周殷是一副非常滿足的模樣,他是混編軍團的中郎将來着,以前總是覺得當一個混編軍團的軍團長似乎也就那個樣子,很多将領認爲隻有騎兵軍團的軍團長才算是主力,但是自從火炮的價值被認可,那些人已經不再那麽想了。
“城池克星啊!”周殷滿滿的感慨:“火炮出現後,實在是想不出城牆到底有什麽作用了。一天轟不塌,有足夠的火藥和彈丸,肯定會是轟塌,城牆的作用已經被無限降低了。”
“那是!”徐志砸吧砸吧嘴巴,點着頭:“擁有這樣的利器,任何一座城市的城牆都不會成爲攻城的障礙了。”
基偌斯裏偉.盧斯.西庇阿.卡爾弗斯聽不懂帝國語言,他被帶過來的時候依然不是徐志或周殷接待,是一名俾将。
張蒼就是接待基偌斯裏偉.盧斯.西庇阿.卡爾弗斯的人。他用着流利的希臘語在向基偌斯裏偉.盧斯.西庇阿.卡爾弗斯介紹接下來的行程。
“那麽……我們是在五天後出發?”基偌斯裏偉.盧斯.西庇阿.卡爾弗斯有着期待,也有着一點點的失落:“按照貴國攻城的速度,我還能再看到一次攻城戰嗎?”
張蒼搖着頭,說道:“我們不會立刻投入下一場攻城戰。”
這一次帝國針對宛國的戰争并不是多麽高烈度的戰事,是征西兵團來到西域兩年,沒有進行過大型的戰役,攻打宛國不過是在進行一次熱身。
烏孫與呼揭、丁零、月氏等等部族的戰争呈現頹勢,征西兵團随時随地都在等待命令,然後前往西域北部參戰。
正是因爲知道會前往西域北部參戰,蒙恬等等将領才會發動針對宛國的戰争,無非就是近一步削弱宛國,免得征西兵團在西域北部用兵的時候宛國跳出來攪局。

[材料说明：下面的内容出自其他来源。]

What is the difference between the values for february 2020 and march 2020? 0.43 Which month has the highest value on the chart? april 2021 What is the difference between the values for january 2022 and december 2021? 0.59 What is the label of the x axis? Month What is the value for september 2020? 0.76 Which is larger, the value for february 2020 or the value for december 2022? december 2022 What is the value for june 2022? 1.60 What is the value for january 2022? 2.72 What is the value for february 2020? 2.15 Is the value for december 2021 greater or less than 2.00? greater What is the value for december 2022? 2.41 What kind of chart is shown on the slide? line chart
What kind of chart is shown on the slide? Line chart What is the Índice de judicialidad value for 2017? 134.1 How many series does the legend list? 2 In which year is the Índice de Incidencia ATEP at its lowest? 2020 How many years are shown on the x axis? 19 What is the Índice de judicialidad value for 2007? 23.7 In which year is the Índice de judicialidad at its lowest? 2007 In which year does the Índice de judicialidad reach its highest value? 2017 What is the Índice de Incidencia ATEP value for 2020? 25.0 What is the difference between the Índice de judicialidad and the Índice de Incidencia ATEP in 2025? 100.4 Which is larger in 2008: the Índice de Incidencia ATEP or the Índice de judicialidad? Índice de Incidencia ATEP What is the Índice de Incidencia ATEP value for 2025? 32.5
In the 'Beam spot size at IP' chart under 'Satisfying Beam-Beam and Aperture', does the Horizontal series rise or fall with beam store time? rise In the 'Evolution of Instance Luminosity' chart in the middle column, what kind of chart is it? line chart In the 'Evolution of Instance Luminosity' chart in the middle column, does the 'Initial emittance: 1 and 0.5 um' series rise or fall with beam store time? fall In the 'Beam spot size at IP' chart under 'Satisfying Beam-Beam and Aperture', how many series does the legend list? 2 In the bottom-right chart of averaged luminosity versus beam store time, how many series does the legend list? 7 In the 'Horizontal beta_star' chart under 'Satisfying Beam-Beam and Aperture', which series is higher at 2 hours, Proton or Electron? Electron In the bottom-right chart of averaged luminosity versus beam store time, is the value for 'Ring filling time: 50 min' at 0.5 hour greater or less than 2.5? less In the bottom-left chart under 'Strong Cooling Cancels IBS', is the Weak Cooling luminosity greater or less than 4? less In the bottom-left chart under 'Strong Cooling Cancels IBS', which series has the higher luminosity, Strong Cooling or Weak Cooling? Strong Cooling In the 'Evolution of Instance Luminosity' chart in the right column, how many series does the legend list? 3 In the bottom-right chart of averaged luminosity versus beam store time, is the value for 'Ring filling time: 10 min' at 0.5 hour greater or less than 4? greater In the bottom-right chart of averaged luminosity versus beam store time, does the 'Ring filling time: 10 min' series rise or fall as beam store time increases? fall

“拿下兩座城市,然後進行必要的布防,宛國哪怕是想要蹦跶也蹦不起來。”徐志看了一眼基偌斯裏偉.盧斯.西庇阿.卡爾弗斯所在的位置,重新看向周殷,說道:“到時候留下一萬步兵和五千騎兵?”
“嗯。”周殷點頭:“防禦戰的話,那些兵力已經足夠。”
基偌斯裏偉.盧斯.西庇阿.卡爾弗斯被張蒼領着到兩位中郎将軍團長前面,他說:“羅馬使節已經明白接下來的行程。”
徐志和周殷隻是點頭沒有吭聲。
帝國的中郎将軍團長嘛,怎麽會沒有傲氣?特别是徐志,要是直白一點的說,他就是一個純粹的民族主~義者,看不起任何的異族,那麽就别想他會給任何一個異族好臉色;倒是周殷相對好一些,至少肯對異族露出笑臉。
“那麽是由你來進行護送?”周殷看一眼羅馬人,然後說:“該準備的東西,都準備了吧?”
“呵呵。”徐志看上去頗爲高興,沒等張蒼說什麽,他截斷道:“大批的貴重戰利品,還有将近兩萬五千的奴隸。說起來果然是戰争最容易緻富,将軍說現在健壯的奴隸非常暢銷,西域的奴隸也比南洋那些猴子受歡迎。”
“要不再等幾天?”周殷看了看不遠處城市,沒有什麽隐晦,直白地說:“攻下兩座的城市,戰利品可以增加,奴隸的數量必然也會增加。”
徐志搖着頭:“将那些作爲下一批吧。”
周殷知道有更層次的事情,稍微一想也就明白了,攻下宛國兩座城市并不會進行大肆掠奪和青壯擄掠,畢竟征西兵團還不知道會在西域北部忙活多久,太過刺激宛國人……不,是刺激西域西部和西南部的人不是明智之舉。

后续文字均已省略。